In exitu Isräel de Aegypto
. Incipit del salmo 113, che anticamente si cantava nel trasportare il corpo di un defunto nel luogo sacro, quasi a indicare, allegoricamente, il mistico viaggio del cristiano, prefigurato dagli Ebrei, verso la Gerusalemme celeste. D. lo fa cantare coralmente dalle anime che approdano alle spiagge del Purgatorio, in Pg II 46-48 ‛ In exitu Isräel de Aegypto ' / cantavan tutti insieme ad una voce / con quanto di quel salmo è poscia scripto, e proprio in quello stesso canto nel quale, a creare una contrapposizione che sa di emblematica rinuncia, Casella è chiamato, da solo, a intonare, per ‛ consolare ' il poeta affaticato per il lungo viaggio, Amor che ne la mente mi ragiona (v.).
D. inoltre impiega il salmo 113, di cui conosce la tradizione esegetica che lo vuole " signum victoriae " secondo la definizione di Ugo di Santo Caro (Adnotationes super universam Bibliam, Lovanio 1627), solo quale exemplum di ‛ anagogia ', prima in Cv II I 6 (Lo quarto senso si chiama anagogico, cioè sovrasenso; e questo è quando spiritualmente si spone una scrittura, la quale ancora [sia vera] eziandio nel senso litterale, per le cose significate significa de le superne cose de l'etternal gloria: sì come vedere si può in quello canto del Profeta che dice che, ne l'uscita del popolo d'Israel d'Egitto, Giudea è fatta santa e libera), poi, con valore emblematico per tutto il ‛ modus tractandi ' della Commedia, in Ep XIII 21 (Qui modus tractandi, ut melius pateat, potest considerari in hiis versibus: ‛ In exitu Israel de Aegypto, domus Iacob de populo barbaro, facta est Iudaea sanctificatio eius ').

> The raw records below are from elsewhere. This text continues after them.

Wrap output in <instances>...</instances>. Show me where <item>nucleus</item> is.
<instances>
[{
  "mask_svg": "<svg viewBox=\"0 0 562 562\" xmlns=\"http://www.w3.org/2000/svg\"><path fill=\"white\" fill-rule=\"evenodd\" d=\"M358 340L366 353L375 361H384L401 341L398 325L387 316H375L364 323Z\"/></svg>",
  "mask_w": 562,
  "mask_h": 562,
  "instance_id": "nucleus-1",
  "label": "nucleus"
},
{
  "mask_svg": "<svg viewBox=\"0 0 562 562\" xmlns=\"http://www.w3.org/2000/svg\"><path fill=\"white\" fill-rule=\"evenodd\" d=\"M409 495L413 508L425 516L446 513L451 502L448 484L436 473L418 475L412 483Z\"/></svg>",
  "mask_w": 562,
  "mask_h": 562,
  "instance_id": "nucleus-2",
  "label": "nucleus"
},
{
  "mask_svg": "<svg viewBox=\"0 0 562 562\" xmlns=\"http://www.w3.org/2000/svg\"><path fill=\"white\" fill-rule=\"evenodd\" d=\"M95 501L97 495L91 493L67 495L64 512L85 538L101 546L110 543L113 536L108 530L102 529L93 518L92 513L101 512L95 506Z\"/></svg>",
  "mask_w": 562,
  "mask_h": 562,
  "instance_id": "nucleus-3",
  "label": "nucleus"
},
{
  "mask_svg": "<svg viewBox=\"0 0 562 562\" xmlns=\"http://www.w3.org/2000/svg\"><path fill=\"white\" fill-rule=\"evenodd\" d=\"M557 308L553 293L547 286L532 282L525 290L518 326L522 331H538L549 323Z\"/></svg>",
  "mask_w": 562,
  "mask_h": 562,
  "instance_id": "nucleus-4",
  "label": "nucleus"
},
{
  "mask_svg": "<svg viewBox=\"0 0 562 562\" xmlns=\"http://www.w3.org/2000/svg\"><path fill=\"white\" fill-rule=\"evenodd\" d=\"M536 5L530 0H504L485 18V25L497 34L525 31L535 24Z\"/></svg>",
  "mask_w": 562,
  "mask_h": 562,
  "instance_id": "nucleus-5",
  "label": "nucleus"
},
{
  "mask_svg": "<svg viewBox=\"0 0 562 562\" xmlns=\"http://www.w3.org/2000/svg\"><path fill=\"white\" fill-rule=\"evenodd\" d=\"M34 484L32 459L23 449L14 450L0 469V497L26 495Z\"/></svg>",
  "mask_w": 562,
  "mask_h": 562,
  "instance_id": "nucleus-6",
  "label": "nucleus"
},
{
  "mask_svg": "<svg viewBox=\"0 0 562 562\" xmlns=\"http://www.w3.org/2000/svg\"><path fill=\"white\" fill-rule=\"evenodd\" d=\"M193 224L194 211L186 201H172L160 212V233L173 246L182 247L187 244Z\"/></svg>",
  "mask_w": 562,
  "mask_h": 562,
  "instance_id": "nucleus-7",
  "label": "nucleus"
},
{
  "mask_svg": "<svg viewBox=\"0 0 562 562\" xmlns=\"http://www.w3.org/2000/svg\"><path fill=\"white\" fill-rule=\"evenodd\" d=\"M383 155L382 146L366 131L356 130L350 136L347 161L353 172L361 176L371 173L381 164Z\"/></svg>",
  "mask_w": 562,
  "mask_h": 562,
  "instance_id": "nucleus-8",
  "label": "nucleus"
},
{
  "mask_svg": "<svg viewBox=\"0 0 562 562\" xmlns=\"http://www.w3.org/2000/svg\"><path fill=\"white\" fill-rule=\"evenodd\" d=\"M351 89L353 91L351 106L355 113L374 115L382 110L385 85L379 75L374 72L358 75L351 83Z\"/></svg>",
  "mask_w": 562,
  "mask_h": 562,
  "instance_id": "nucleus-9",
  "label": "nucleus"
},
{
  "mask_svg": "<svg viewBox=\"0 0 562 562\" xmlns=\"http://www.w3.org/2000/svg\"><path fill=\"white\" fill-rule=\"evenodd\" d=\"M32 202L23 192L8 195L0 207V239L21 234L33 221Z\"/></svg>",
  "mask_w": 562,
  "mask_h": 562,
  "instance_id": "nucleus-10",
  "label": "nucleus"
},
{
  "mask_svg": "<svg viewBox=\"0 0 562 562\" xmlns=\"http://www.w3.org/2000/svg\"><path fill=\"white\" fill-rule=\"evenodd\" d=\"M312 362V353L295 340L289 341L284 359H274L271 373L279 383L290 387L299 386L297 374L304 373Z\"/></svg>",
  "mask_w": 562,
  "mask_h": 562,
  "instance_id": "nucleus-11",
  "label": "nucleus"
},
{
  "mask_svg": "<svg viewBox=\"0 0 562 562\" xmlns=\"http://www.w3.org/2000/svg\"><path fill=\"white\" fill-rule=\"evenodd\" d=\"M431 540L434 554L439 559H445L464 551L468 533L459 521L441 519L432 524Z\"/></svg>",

Accettato come dato inoppugnabile il sicuro dominio da parte di D. dell'epistemologia dei ‛ sensi ', - dimostrata dall'impiego vario degli exempla in tutta la discussione nel passo citato del Convivio e dalla scelta dell'ordine degli stessi ‛ sensi ' secondo la tradizione domenicana sia nel Convivio che nell'epistola XIII - la scelta del salmo 113 da parte del poeta, scelta causale e quindi teleologica, diventa per noi fondamentale clavis lecturae perché impone per diretta analogia l'interdipendenza dell'exitus, letterale e allegorico, così degli Ebrei come del poeta-personaggio.